Com isso, começamos a enxergá-los simplesmente como pessoas que, intencional e conscientemente, criaram outros modelos de sociedade ativamente rejeitados, mas que, em certos aspectos, estão além daquilo que nós fomos capazes de realizar.

— Como essas noções surgiram e vêm sendo reiteradas?

— Elas foram baseadas em experimentos filosóficos feitos por europeus há mais de três séculos. Eles viviam em uma época em que não era possível recuar no tempo e colher provas diretas do nosso passado remoto. Não existia nem sequer arqueologia.

No entanto, isso não impediu pensadores como Thomas Hobbes, no século 17, ou Jean-Jacques Rousseau, no século 18, de imaginar como deveria ser a humanidade em um tempo que eles denominaram de estado natural, no qual, despidos das armadilhas da civilização, restaria a nossa essência.

— Os dois, porém, chegaram a resultados diametralmente opostos.

— Exato. Eles chegaram a conclusões completamente diferentes. Rousseau imaginou que os humanos começaram como criaturas inocentes, felizes mas também estúpidas, que vagueavam pela selva, incapazes de mudar suas circunstâncias, conformados em sua simplicidade. A agricultura e a propriedade privada foram inventadas, e essa civilização arruinou tudo.

Já Hobbes imaginou também um início simples para a história humana, que não era tão feliz. Ao contrário disso, humanos altamente egoístas viviam em estado de guerra, e a única coisa capaz de impedir o tumulto permanente foi a criação do Estado, com leis, tribunais, prisões, forças policiais e Exércitos, maneiras de conter o que seria nosso instinto animalesco e competitivo.
************
• [Exercício]:
Transcreva, do trecho sobre Hobbes e Rousseau, a passagem que começa em "Com isso, começamos" e segue até "vêm sendo reiteradas?". Os registros apresentados não guardam relação alguma com o trecho.
************
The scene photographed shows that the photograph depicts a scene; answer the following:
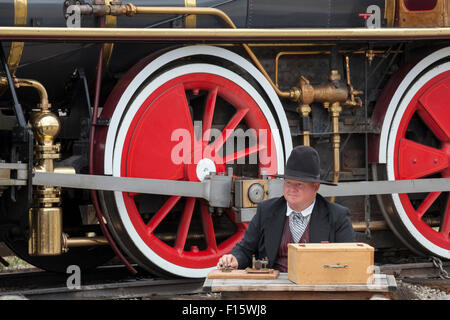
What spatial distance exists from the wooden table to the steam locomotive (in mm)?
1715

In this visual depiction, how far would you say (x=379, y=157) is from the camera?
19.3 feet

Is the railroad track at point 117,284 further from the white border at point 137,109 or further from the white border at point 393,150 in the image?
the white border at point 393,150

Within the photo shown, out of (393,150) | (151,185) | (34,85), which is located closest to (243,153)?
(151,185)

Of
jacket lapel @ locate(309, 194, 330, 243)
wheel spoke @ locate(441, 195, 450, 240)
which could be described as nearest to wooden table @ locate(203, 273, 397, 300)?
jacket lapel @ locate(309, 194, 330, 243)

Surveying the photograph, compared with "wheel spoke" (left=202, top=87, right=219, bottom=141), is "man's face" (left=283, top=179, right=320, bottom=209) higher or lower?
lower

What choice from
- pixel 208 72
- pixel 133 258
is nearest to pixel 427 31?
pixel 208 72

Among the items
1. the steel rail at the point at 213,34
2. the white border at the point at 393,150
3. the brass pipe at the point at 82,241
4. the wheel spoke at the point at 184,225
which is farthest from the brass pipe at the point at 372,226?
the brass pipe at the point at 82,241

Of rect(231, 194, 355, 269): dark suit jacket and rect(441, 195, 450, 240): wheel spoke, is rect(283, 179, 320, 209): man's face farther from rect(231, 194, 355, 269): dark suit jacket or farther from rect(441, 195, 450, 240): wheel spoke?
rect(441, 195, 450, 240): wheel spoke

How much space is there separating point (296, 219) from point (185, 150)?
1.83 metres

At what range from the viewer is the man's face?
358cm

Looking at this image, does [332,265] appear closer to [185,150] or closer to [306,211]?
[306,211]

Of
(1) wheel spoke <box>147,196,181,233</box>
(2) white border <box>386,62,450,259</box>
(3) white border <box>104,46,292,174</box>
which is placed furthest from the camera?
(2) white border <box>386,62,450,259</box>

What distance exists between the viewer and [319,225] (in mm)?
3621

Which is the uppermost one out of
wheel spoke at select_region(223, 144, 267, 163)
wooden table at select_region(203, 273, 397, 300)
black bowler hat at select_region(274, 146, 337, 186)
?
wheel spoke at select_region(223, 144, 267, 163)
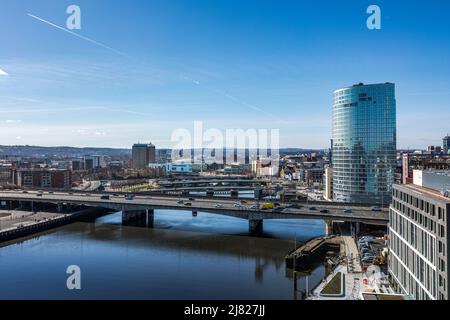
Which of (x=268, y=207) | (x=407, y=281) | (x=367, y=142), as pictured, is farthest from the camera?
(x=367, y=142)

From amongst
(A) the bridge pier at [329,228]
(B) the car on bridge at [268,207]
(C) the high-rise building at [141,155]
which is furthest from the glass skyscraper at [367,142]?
************
• [Problema resolvido]:
Com isso, começamos a enxergá-los simplesmente como pessoas que, intencional e conscientemente, criaram outros modelos de sociedade ativamente rejeitados, mas que, em certos aspectos, estão além daquilo que nós fomos capazes de realizar.

— Como essas noções surgiram e vêm sendo reiteradas?